Yani ana yapı olarak

metal talaşı,

doğal kristal

reçine

ile yapılan temel karışım, tüm orgonit cihazlar için ön gereklilikdir. Bu temel kombinasyonlara sonradan daha da geliştirme amaçlı olarak,

bakır teli,

bakır tozu,

demir oksit,

alüminyum

mıknatıs tozu

ekleyerek etkisini farklı noktalara çekmeye çalışan orgon yapımcılarıda vardır. Bu materyallerin hiç birisi tek başlarına orgon enerjisini oluşturamaz. Orgonitin ana yapısı olan, metal talaşı - doğal kristal - reçine doğru oranda bir araya gelirse ORGON ENERJİSİNİ oluşturur. Bu ana yapıda da en önemli katkı doğal kuvars kristalidir. Ana yapının dışında ki diğer malzemeler ise daha çok enerjinin şiddeti ve şekli ile alakalıdır.
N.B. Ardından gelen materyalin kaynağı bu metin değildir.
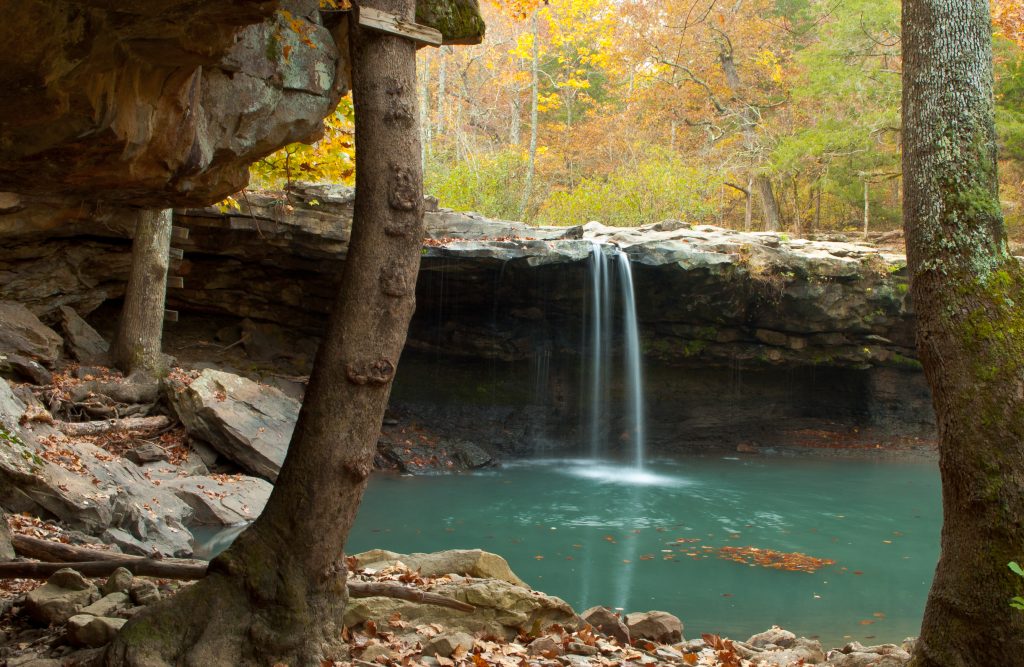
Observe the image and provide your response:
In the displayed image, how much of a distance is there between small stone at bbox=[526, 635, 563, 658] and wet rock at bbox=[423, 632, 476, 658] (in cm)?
36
Bu giriş, orgon enerjisini tanımlamak için oldukça sade ve yalındır. Gerçekte bu kadar basit değil. Bu buluş aslında tamamen varoluşla alakalı ve evrensel bir yasa temeline oturmaktadır demiştim. Durumun bilimsel bulgu ve verilerini görerek anlamak isteyenler aşağıda saydığım kültürlere ait kadim bilgi ve yasaları araştırabilir, bilim adamlarının bu enerjiyi tanımlamaktaki süreçlerini inceleyebilir bu kısa bilgilendirici videoya bir göz atabilir.

Kuvars Kristalleri

Yeryüzünün bilinebilen kısmının %25'ini oluşturur. Kimyasal formülü SİO2 olup, oksijenden sonra dünyada en çok rastlanan silisyumun bir birleşimidir. Mol ağırlığı 60, sertlik derecesi Mohs'a göre 7 dir.
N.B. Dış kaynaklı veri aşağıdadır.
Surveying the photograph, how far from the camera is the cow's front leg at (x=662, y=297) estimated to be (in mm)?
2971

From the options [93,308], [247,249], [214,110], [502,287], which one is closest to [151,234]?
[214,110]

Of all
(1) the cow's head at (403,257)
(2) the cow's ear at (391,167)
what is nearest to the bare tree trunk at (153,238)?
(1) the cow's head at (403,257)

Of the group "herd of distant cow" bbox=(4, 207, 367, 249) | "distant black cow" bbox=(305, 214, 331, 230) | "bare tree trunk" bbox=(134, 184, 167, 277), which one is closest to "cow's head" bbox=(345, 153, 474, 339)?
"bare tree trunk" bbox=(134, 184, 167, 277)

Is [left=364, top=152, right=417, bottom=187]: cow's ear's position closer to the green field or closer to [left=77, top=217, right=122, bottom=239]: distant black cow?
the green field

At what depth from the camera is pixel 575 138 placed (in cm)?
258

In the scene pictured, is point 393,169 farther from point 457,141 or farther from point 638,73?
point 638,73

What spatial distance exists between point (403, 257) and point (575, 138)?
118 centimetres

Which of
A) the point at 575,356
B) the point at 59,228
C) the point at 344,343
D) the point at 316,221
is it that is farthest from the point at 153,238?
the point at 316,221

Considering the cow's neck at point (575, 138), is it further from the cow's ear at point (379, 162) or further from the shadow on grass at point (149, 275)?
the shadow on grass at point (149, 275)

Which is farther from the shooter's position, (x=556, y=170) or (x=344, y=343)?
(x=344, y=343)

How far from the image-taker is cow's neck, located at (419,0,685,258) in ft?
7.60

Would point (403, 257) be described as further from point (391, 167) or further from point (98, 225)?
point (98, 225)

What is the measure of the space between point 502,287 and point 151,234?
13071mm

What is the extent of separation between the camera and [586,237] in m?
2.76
Doğada kristal olarak dağ kristali, ametist, kuvarsit ve kristal kuvars kumu olarak bulunur. Kvarts kristali granit, gnays gibi ana kayaların içinde bulunduğu gibi, tek başına tanecik yapısında ve damarlar şeklinde diğer mineraller ile karışmış olarak da bulunur.
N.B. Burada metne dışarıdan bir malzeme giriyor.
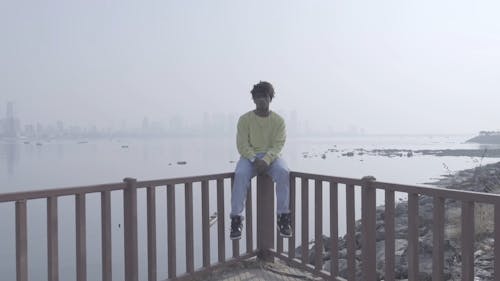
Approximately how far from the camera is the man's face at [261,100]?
15.4 ft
Kvarts kristali elektroteknik alanda önemli sayılan bir özelliğe sahiptir. Kristallere uygulanan basınç ve çekme gibi mekanik etkiler, onun elektrik ile yüklenmesine neden olur. Bu olay piezoelektrik konusunun kapsamına girer. Piezoelektrik, kvarts sayesinde seramik alanının başlıca ilgili konularından biri haline gelir. Ayrıca piezoelektiriğin seramik ile olan ilgisi sadece kvartsa bağlı kalmayıp, BaTİO3 çıkış maddesi alınarak geliştirilen seramiğe de '' piezoelektrik seramik '' adı verilmektedir.

Piezoelektrik

Piezo kelimesi, Yunanca’dan türetilmiş; sıkıştırmak, basınç uygulamak anlamlarına gelmektedir. Piezoelektrik kristal yapıdaki cisimlerin kendilerine dışarıdan uygulanan basınç miktarı ile orantılı olarak elektrik üretme özelliğine denir. İki ucundan basınç uygulanan kristal yapının yine bu iki ucu arasında potansiyel farkı (Voltaj) ölçülebilir.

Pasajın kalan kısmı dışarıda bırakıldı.